■ **The task**
Only the count is needed. Count the lines below with the word "site" in them.

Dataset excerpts
+-------+

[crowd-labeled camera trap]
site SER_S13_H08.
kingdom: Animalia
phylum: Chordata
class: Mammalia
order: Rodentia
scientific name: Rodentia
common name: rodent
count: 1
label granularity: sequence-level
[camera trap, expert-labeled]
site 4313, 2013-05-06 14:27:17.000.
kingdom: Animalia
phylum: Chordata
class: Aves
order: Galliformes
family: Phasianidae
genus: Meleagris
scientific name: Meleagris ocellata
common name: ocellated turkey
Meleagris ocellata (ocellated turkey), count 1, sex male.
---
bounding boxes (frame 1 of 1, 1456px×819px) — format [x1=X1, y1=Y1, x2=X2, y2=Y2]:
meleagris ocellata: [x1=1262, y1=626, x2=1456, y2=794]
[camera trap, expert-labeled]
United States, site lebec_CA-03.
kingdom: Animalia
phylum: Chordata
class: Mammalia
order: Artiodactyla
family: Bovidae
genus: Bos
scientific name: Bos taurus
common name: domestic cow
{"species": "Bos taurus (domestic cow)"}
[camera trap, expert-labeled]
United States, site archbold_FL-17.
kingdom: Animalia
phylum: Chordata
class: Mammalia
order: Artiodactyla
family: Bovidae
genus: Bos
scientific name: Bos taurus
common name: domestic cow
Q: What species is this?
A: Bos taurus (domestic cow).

+-------+

■ **Your solution**
4